What Is Kubernetes Sessions - 1: The early days

Kubernetes is an essential tool for managing software containers, but it requires designing and implementing other crucial aspects. This series focuses on those areas, starting with security.

If you are interested in Kubernetes you should also be interested in (distributed) systems architecture. Because it is “just” another tool to operate nuts and bolts in your software landscape, if I may be so crude. I say this because out of the box it offers very little. Yes, it alleviates you from loadbalancing your software containers and gives you a cli to build automation with. But it is up to you to design, build and implement everything else on top of it. But don’t worry, there are many solutions and building blocks to help you with this.  The aim of this series is to lay out focus points needed to tick all the boxes that make you say “We have utilized the capabilities in k8s to cover all important aspects of (containerized) software delivery, security and lifecycle management”.

The complexity of containerized software

Before I go into the k8s part, I want to acknowledge the fact that just before it was introduced, we were forced to deal with one of the biggest paradigm shifts: containerization and the segmentation it brought with it. “Thou shalt split up software into cooperating standalone parts.” Micro services should not be the end game for all, but the vision of software as a network of parts should be on the horizon for all serious software companies. And the promise of software becoming “highly scalable and always up” suddenly made monoliths running on a single computer seen as a serious liability.

And so began a new era in software design. While we just got used to Cloud Computing, and thus Software Defined Networking in the form of deploy-once static cloud infra, we suddenly had to figure out how to deal with dynamic networks for ephemeral containers needing to talk to each other on a need to know basis.

On top of that we were forced to rethink how to monitor application metrics and logs, which were now collected and stored in disparate locations. The introduction of ephemeral IPs for VMs and containers brought new “service discovery” paradigms. So many changes in this new era of “workload orchestration”!

Kubernetes to the rescue

New imperatives were needed to support these new fields of operation. Kubernetes was designed from the ground up with these requirements in mind. But before you can use them, you have to understand the problems they are designed to solve. We will zoom into the most important areas of concern that Kubernetes forces us to deal with:

  1. Security by design: every “actor” in your networked application landscape should be operating on a need-to-know basis, and given least necessary permissions only temporarily to do their work.
  2. Workloads: artifact attestation, deployment, autoscaling, resource allocation
  3. Networking: services, ingress/egress control, network policies, encryption
  4. Policies: operator (deploy time) and workload (runtime) permissions regulation
  5. Observability: the ability to make sense from (aggregated) metrics and logs from all the distributed parts
  6. State: persistent volumes, encryption at rest, backup strategies
  7. Extensibility: A solid framework that allows for the modeling and execution of custom automation.
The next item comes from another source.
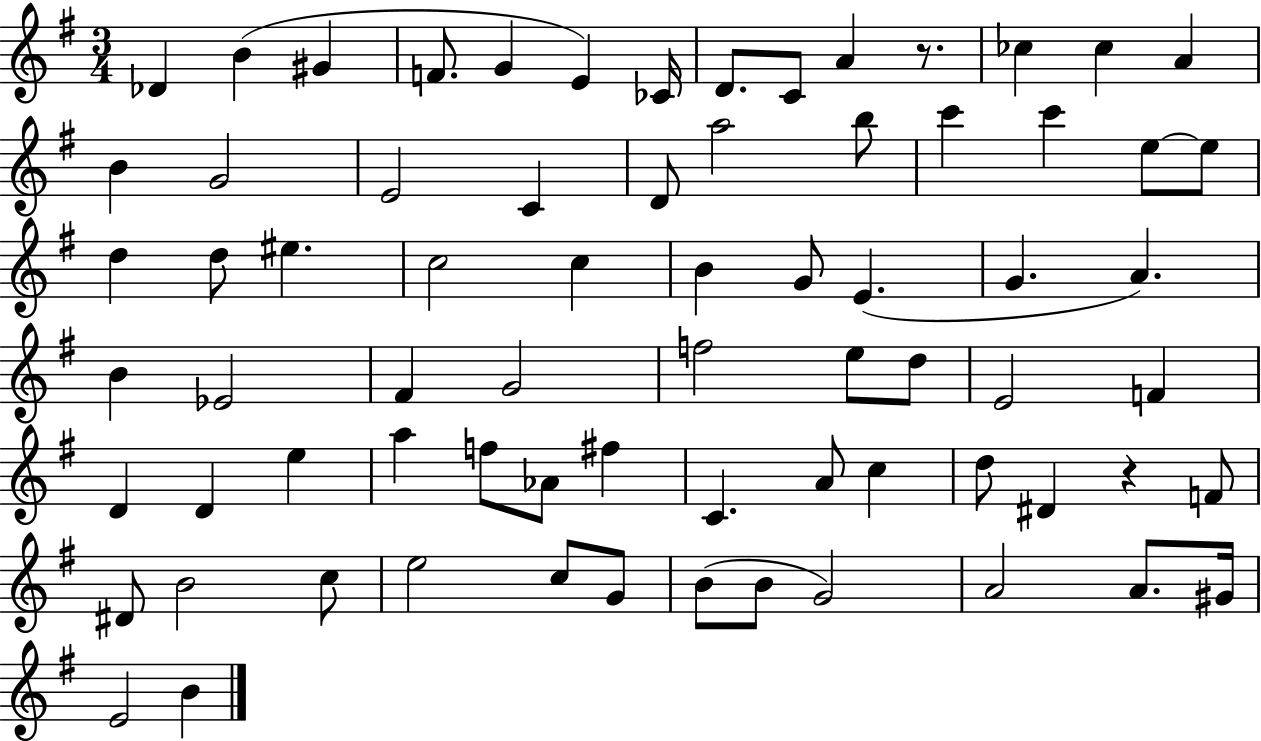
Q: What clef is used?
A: treble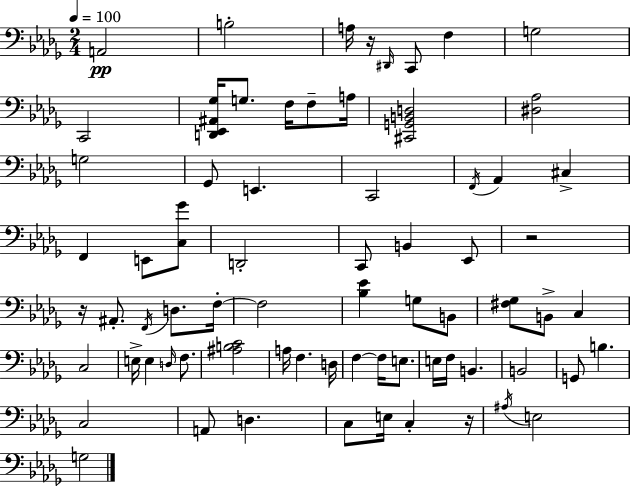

The more experienced reader may observe that the topics in this list were part of software design for a long time already, and that is true. However, the area of operation has now shifted towards kubernetes, which offers us the controls to automate them with a uniform approach. Amazing!

You might also have noted that “security” does not “fit” in that list as a separate thing as it is a crosscutting concern that should be anticipated and incorporated in every step/area of design and development. But because it is so pervasive and important we want to start the series with it, hoping to establish a pragmatic approach and vision that serves you in every step of your journey. Maybe even long after Kubernetes has been forgotten.

Before we continue we ask one thing from the reader: familiarity with containerization. Are you ready?